Pandémies ou écosocialisme, il va falloir choisir !

Les pandémies ne datent pas d’aujourd’hui. On a cru les éliminer grâce aux avancées scientifiques et sanitaires, et certains voulaient croire que la « grippe espagnole » de 1918-1919 serait la dernière. Non seulement elles font leur retour sous la forme de maladies « émergentes » (grippes…) et font 18,3 millions de morts par an, mais aussi sous la forme de « zoonoses » (transmissions de l’animal à l’humain).

Que nous racontent ces pandémies ?

L’analyse des pandémies (sida, Ebola, SRAS, paludisme, grippe aviaire, Nipah, Covid-19) fait apparaître toujours les mêmes causes : le réchauffement climatique, la baisse de biodiversité, la destruction d’écosystèmes (déforestation…), l’agriculture mondialisée et le commerce international, l’utilisation de la « viande de brousse » et son commerce dans des conditions favorisant les pathogènes des espèces impactées, l’élevage intensif dans de mauvaises conditions d’hygiène, créant des « ponts » génétiques vers Homo sapiens, la concentration de populations humaines dans de mauvaises conditions de vie dans ces zones de « ponts », la mondialisation des échanges humains et commerciaux, le cadre global de l’augmentation de la population humaine (on est passé de quelques centaines de milliers d’individus à sept milliards).

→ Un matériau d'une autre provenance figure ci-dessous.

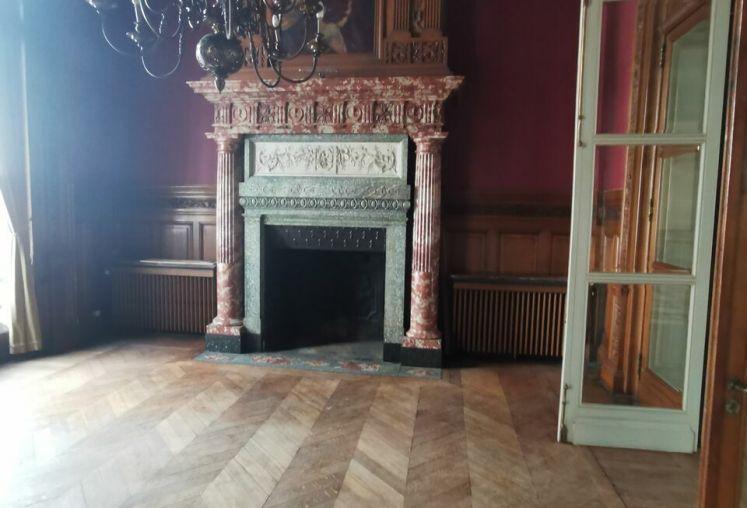 Vente bureaux à Lille - Ref.59.10020 - Image 2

Comme on le voit, c’est bien la façon dont l’espèce humaine habite son environnement qui est en cause et cela nous donne du coup aussi les clés pour agir. Non pour supprimer les maladies et les pathogènes, mais pour en réduire de manière importante les impacts.

Quoi faire ?

Il est contre-productif et erroné d’incriminer la démographie humaine et d’en déduire des logiques néo-malthusiennes consistant à penser que les pandémies « font le ménage ». Contre-productif car c’est justement le développement des instincts sociaux et la capacité d’aide et de soutien aux plus « faibles » qui est à l’origine du succès évolutif d’Homo sapiens. Erroné car tous les démographes prévoient une augmentation vers 9 milliards d’individus, puis une décroissance.
Donc il faut agir sur les autres causes, pour ne pas se retrouver la prochaine fois à sauver les meubles en catastrophe en mettant en place des mesures de « confinement », destructrices des liens sociaux et favorisant la misère de populations entières, qui en retour est un élément ­favorisant… les pandémies !

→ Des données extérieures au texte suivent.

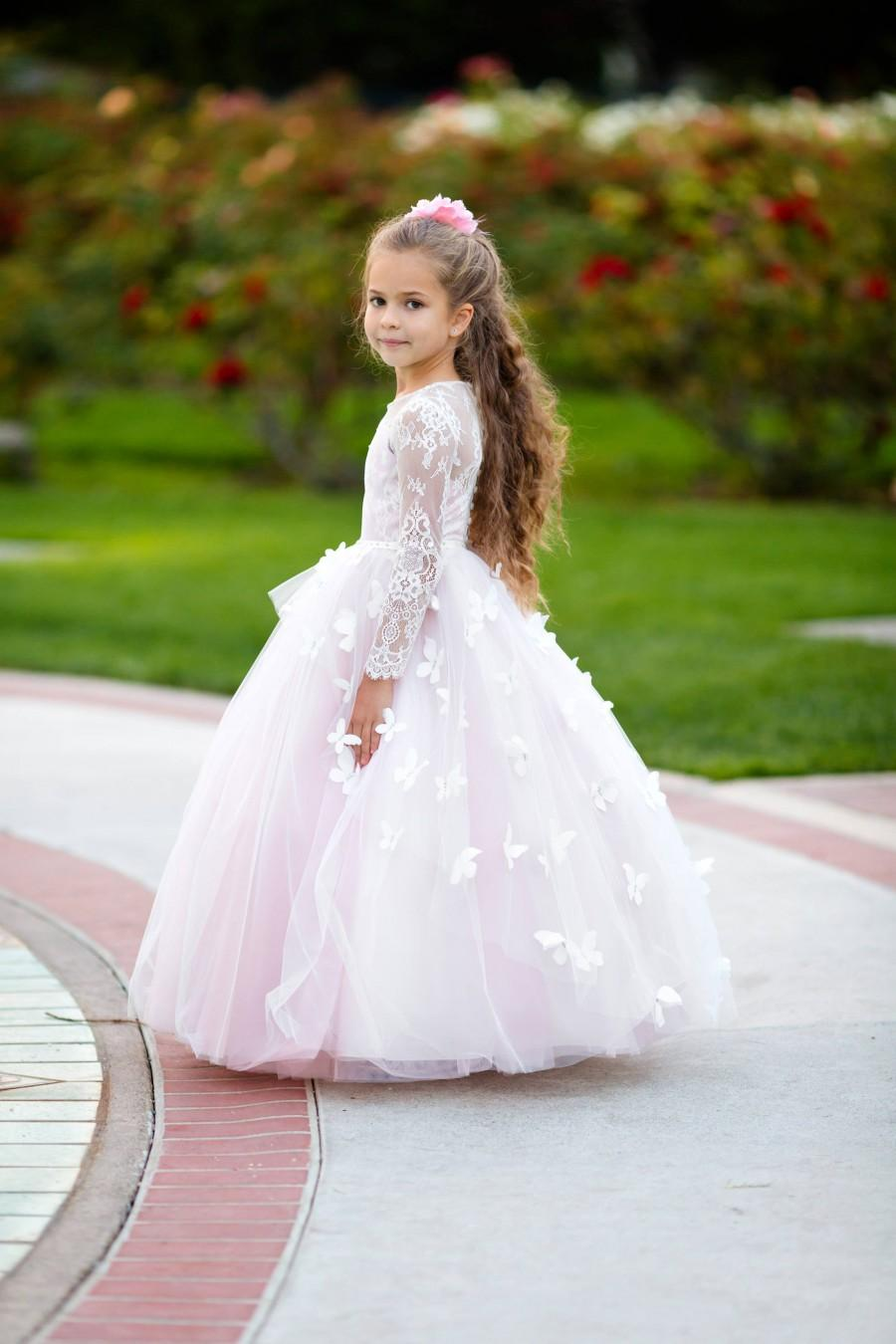 زفاف - Pink flower girl dress long sleeve Lace girls wedding party 1st Birthday Baby Toddler Princess Special occasion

Ces causes sont justement celles sur lesquelles on peut agir
– Il faut limiter au maximum les risques avec un système économique non destructeur pour les écosystèmes, en laissant de la place à des milieux naturels moins ou non anthropisés (en particulier en protégeant les forêts tropicales et équatoriales) ;
– Il faut mettre fin aux élevages et à l’agriculture intensives. L’alternative est un système agricole plus diversifié et complexe constitué d’une mosaïque de polycultures et élevages locaux ;
– Il faut diminuer de manière drastique les « échanges » inutiles en termes d’intérêt collectif (la mondialisation) ;
– Il faut décarboner l’économie pour stopper le réchauffement climatique.
Si l’on ajoute à cela l’investissement massif dans les systèmes de santé (matériels, personnels, capacités locales de production, capacités de recherche scientifique) conçus comme un service public et non comme le terrain de jeu d’intérêts privés qui se nourrissent sur la misère et les souffrances des populations, on a la réponse nous permettant de vivre le mieux possible avec nos pathogènes.
Pour appliquer ce plan, le système capitaliste n’est pas adapté, même dans les versions vertes qu’il propose déjà. Il est le pire de tous. Les causes des pandémies sont au cœur de ce mode de rapport avec notre environnement. Il faut en changer. Nous avons besoin plus que jamais d’une société écosocialiste.